- _WHAT IS BEING ASKED_
Write out every one of the entries below word for word, leaving out the pictures.

- _DATASET ENTRIES_
● ● ● ● ● ● ●
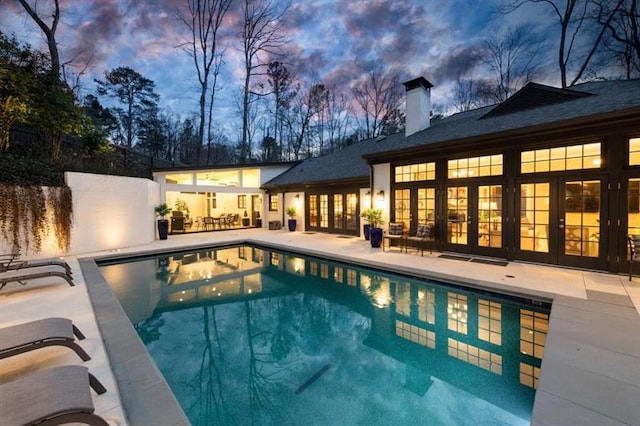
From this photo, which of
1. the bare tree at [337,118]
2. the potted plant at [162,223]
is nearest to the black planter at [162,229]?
the potted plant at [162,223]

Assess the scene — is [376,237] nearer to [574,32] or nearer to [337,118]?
[574,32]

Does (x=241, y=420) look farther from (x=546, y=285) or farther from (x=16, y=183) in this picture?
(x=16, y=183)

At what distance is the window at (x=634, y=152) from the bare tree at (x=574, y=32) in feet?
40.9

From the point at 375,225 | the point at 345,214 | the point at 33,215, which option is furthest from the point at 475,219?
the point at 33,215

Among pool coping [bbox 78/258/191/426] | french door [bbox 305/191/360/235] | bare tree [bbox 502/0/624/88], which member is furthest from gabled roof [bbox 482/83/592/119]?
pool coping [bbox 78/258/191/426]

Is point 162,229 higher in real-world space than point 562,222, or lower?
lower

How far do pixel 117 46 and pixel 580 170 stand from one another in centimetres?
2408

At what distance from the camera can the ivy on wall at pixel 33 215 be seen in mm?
7305

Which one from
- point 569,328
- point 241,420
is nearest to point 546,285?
point 569,328

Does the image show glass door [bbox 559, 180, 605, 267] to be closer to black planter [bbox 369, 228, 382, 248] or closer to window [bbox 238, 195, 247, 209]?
black planter [bbox 369, 228, 382, 248]

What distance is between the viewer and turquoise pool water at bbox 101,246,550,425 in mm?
2561

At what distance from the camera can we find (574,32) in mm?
14172

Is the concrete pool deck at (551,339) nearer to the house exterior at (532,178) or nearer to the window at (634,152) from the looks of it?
the house exterior at (532,178)

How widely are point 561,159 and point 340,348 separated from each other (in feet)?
22.2
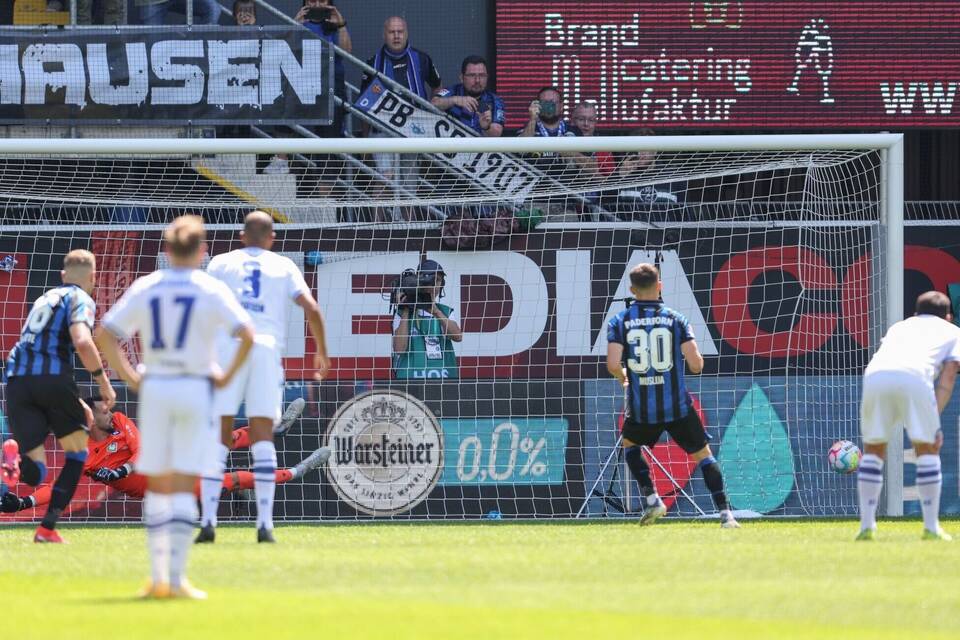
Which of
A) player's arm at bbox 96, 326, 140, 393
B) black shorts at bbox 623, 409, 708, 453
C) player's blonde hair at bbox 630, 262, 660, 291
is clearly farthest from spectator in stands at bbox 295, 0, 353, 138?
player's arm at bbox 96, 326, 140, 393

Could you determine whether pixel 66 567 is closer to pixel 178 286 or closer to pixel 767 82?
pixel 178 286

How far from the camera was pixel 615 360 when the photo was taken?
37.8 feet

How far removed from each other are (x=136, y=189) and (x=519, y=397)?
177 inches

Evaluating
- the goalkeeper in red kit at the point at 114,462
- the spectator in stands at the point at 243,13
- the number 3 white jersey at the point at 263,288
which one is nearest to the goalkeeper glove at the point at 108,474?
the goalkeeper in red kit at the point at 114,462

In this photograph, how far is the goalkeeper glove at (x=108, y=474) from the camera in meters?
13.5

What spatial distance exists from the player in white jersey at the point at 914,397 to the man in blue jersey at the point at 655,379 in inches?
69.3

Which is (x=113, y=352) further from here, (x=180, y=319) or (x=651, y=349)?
(x=651, y=349)

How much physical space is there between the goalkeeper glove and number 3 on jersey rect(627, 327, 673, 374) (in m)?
4.78

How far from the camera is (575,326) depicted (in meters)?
15.1

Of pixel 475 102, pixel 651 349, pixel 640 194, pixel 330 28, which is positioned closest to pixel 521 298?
pixel 640 194

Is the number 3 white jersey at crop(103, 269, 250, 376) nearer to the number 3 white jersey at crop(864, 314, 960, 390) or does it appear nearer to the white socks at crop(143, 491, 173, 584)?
the white socks at crop(143, 491, 173, 584)

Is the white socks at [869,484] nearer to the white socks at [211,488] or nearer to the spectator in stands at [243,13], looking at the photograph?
the white socks at [211,488]

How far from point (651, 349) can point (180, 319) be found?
5.52 metres

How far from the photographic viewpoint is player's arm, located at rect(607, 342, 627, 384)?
37.7 ft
● ● ● ● ● ● ●
- _RESPONSE TO THIS EXERCISE_
From this photo, which of
1. the bare tree at [337,118]
2. the potted plant at [162,223]
is nearest to the black planter at [162,229]?
the potted plant at [162,223]

Assess the scene — is [376,237] nearer to [574,32] or nearer to [337,118]?
[574,32]

Does (x=241, y=420) look farther from (x=546, y=285) or farther from (x=16, y=183) in this picture?
(x=16, y=183)

At what distance is the window at (x=634, y=152) from the bare tree at (x=574, y=32) in feet?
40.9

From the point at 375,225 | the point at 345,214 | the point at 33,215, which option is furthest from the point at 475,219?
the point at 33,215

Among pool coping [bbox 78/258/191/426] | french door [bbox 305/191/360/235] | bare tree [bbox 502/0/624/88], which member is furthest from gabled roof [bbox 482/83/592/119]?
pool coping [bbox 78/258/191/426]

Is point 162,229 higher in real-world space than point 562,222, or lower?
lower

How far do pixel 117 46 and pixel 580 170 stand from one another in centimetres?
2408

At what distance from the camera can the ivy on wall at pixel 33 215 be seen in mm?
7305

Which one from
- point 569,328
- point 241,420
is nearest to point 546,285?
point 569,328

Does the image show glass door [bbox 559, 180, 605, 267] to be closer to black planter [bbox 369, 228, 382, 248] or closer to window [bbox 238, 195, 247, 209]?
black planter [bbox 369, 228, 382, 248]

What distance is between the viewer and turquoise pool water at bbox 101,246,550,425 in mm?
2561

At what distance from the camera can we find (574,32) in mm?
14172

Is the concrete pool deck at (551,339) nearer to the house exterior at (532,178) or nearer to the window at (634,152) from the looks of it?
the house exterior at (532,178)

How widely are point 561,159 and point 340,348 separated from each other (in feet)?
22.2
Which of
A) player's arm at bbox 96, 326, 140, 393
B) black shorts at bbox 623, 409, 708, 453
C) player's blonde hair at bbox 630, 262, 660, 291
is clearly farthest from spectator in stands at bbox 295, 0, 353, 138?
player's arm at bbox 96, 326, 140, 393

Could you determine whether pixel 66 567 is closer to pixel 178 286 or closer to pixel 767 82?
pixel 178 286

How far from the camera was pixel 615 360 when the photo was taken?
37.8 feet

How far removed from each other are (x=136, y=189) and (x=519, y=397)?
177 inches

Evaluating
- the goalkeeper in red kit at the point at 114,462
- the spectator in stands at the point at 243,13
- the number 3 white jersey at the point at 263,288
which one is nearest to the goalkeeper glove at the point at 108,474?
the goalkeeper in red kit at the point at 114,462

In this photograph, how far is the goalkeeper glove at (x=108, y=474) from the camera in meters?
13.5

What spatial distance exists from the player in white jersey at the point at 914,397 to the man in blue jersey at the point at 655,379 in inches?
69.3

Which is (x=113, y=352) further from here, (x=180, y=319) or (x=651, y=349)?
(x=651, y=349)

How much physical space is there between the goalkeeper glove and number 3 on jersey rect(627, 327, 673, 374) (in m)?
4.78

How far from the camera is (575,326) depicted (in meters)?
15.1

Of pixel 475 102, pixel 651 349, pixel 640 194, pixel 330 28, which is positioned closest to pixel 521 298?
pixel 640 194

Is the number 3 white jersey at crop(103, 269, 250, 376) nearer to the number 3 white jersey at crop(864, 314, 960, 390) or does it appear nearer to the white socks at crop(143, 491, 173, 584)?
the white socks at crop(143, 491, 173, 584)

Is the white socks at [869,484] nearer to the white socks at [211,488] or nearer to the spectator in stands at [243,13], looking at the photograph?
the white socks at [211,488]

How far from point (651, 349) can point (180, 319) be found?
5.52 metres

How far from the photographic viewpoint is player's arm, located at rect(607, 342, 627, 384)?
37.7 ft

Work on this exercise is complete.